[Opening SOURCE MATERIAL section]
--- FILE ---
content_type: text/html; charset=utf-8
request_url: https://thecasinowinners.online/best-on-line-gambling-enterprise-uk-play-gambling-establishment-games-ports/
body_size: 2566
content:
[Closing SOURCE MATERIAL section]
▸ TASK ITEM: The data above is to be returned exactly, with nothing altered.

▸ ANSWER TO THIS PROBLEM:
--- FILE ---
content_type: text/html; charset=utf-8
request_url: https://thecasinowinners.online/best-on-line-gambling-enterprise-uk-play-gambling-establishment-games-ports/
body_size: 2566
content:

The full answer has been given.